> _Fragment tekstu_
· · ·
Do finału szóstej edycji programu "Love Island" pozostał niecały tydzień, ale atmosfera z dnia na dzień gęstnieje. Na jaw wychodzą kolejne kłamstwa uczestników popularnego show Polsatu. W jednym z ostatnich odcinków Kuba powiedział, że okłamał wszystkich w bardzo ważnej sprawie. Chłopak, który wcześniej wyznał, że chorował na raka, nigdy nie zmagał się z nowotworem. Nieuczciwym postępowaniem mocno podpadł partnerce, Wero, która stwierdziła, że "wbił jej nóż prosto w serce". To nie pierwsza kobieta w programie, która płacze z powodu partnera. Jedną z największych afer ostatnich odcinków było zachowanie Daniela. Uczestnik utrzymywał, że jest singlem, a poza programem miał dziewczynę, której przesyłał tajne wiadomości. Ostatecznie Daniel odszedł z "Love Island", a teraz całą sytuację próbował wyjaśnić na Instagramie.
Kiedy Daniel przebywał jeszcze w "Love Island", musiał odpowiedzieć na pytania Karoliny Gilon dotyczące tajemniczych znaków przekazywanych w trakcie konkurencji. Uczestnik kilkukrotnie w trakcie trwania programu "przemycał" na antenie literkę "T". Kiedy prowadząca zapytała Daniela, co oznacza ten symbol, on konsekwentnie twierdził, że nie ma dla niego żadnego znaczenia. Uczestnicy zdecydowali, że nieuczciwy kolega z programu powinien odejść i Różański opuścił "Love Island". Za nim postanowiła odejść również Natalia, która uwierzyła w zapewnienia programowego partnera. Jak się okazuje, prawda była zupełnie inna. Uczestnik, wchodząc do programu był blisko związany z dziewczyną o imieniu Tay.
· · ·
> _Polecenie_
Powiel bez żadnych zmian cały tekst o kłamstwach uczestników programu „Love Island”. Rekordy pochodzą z innego źródła niż powyższy tekst.

> _Wpisy_
· · ·
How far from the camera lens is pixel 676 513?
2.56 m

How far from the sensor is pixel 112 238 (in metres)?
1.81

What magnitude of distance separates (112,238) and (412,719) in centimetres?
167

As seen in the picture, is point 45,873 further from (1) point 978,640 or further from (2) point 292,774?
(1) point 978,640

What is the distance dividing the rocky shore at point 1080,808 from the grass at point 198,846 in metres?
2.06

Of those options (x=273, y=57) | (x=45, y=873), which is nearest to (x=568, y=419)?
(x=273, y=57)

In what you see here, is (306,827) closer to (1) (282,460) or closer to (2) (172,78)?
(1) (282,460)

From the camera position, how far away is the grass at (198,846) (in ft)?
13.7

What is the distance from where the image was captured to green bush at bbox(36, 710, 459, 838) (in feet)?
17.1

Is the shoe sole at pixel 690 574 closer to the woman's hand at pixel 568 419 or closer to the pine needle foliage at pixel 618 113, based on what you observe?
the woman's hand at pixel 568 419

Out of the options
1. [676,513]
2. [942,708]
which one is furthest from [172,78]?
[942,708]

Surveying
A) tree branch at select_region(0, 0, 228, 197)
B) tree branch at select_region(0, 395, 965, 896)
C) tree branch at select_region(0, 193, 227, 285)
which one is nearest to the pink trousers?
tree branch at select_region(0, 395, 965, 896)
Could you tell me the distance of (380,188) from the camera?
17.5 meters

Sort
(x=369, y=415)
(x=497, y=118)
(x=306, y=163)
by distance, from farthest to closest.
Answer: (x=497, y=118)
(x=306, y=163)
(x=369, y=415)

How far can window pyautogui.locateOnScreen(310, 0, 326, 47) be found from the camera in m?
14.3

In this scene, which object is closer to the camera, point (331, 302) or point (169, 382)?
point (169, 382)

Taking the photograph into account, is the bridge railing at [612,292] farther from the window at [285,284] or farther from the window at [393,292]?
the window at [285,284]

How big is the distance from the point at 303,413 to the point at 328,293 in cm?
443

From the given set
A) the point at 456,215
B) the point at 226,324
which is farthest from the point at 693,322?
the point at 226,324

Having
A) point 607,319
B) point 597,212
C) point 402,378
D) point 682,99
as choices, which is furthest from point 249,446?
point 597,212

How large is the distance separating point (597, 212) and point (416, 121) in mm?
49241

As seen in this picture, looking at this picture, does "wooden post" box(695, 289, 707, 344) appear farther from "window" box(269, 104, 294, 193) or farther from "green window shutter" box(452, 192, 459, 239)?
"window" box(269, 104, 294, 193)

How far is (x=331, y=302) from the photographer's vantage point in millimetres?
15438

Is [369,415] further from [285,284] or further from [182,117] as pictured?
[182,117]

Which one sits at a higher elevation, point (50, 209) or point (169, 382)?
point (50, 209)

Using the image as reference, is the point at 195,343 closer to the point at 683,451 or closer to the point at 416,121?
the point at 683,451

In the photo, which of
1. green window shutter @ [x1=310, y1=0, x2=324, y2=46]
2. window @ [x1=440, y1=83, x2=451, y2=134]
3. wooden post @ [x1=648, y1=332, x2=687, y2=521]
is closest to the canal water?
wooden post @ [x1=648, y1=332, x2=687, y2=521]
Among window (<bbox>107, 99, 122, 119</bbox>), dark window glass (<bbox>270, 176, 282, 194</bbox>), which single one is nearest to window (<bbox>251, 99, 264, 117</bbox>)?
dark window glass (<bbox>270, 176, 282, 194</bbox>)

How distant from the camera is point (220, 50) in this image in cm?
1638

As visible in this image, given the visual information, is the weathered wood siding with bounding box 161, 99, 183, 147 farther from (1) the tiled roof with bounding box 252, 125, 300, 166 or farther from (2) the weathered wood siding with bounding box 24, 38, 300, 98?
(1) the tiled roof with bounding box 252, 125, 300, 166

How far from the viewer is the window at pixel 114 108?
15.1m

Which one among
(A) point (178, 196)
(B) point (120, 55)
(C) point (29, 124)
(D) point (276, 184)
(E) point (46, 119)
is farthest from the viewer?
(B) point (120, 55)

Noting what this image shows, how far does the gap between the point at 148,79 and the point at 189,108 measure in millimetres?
· · ·
> _Odpowiedź_
Do finału szóstej edycji programu "Love Island" pozostał niecały tydzień, ale atmosfera z dnia na dzień gęstnieje. Na jaw wychodzą kolejne kłamstwa uczestników popularnego show Polsatu. W jednym z ostatnich odcinków Kuba powiedział, że okłamał wszystkich w bardzo ważnej sprawie. Chłopak, który wcześniej wyznał, że chorował na raka, nigdy nie zmagał się z nowotworem. Nieuczciwym postępowaniem mocno podpadł partnerce, Wero, która stwierdziła, że "wbił jej nóż prosto w serce". To nie pierwsza kobieta w programie, która płacze z powodu partnera. Jedną z największych afer ostatnich odcinków było zachowanie Daniela. Uczestnik utrzymywał, że jest singlem, a poza programem miał dziewczynę, której przesyłał tajne wiadomości. Ostatecznie Daniel odszedł z "Love Island", a teraz całą sytuację próbował wyjaśnić na Instagramie.
Kiedy Daniel przebywał jeszcze w "Love Island", musiał odpowiedzieć na pytania Karoliny Gilon dotyczące tajemniczych znaków przekazywanych w trakcie konkurencji. Uczestnik kilkukrotnie w trakcie trwania programu "przemycał" na antenie literkę "T". Kiedy prowadząca zapytała Daniela, co oznacza ten symbol, on konsekwentnie twierdził, że nie ma dla niego żadnego znaczenia. Uczestnicy zdecydowali, że nieuczciwy kolega z programu powinien odejść i Różański opuścił "Love Island". Za nim postanowiła odejść również Natalia, która uwierzyła w zapewnienia programowego partnera. Jak się okazuje, prawda była zupełnie inna. Uczestnik, wchodząc do programu był blisko związany z dziewczyną o imieniu Tay.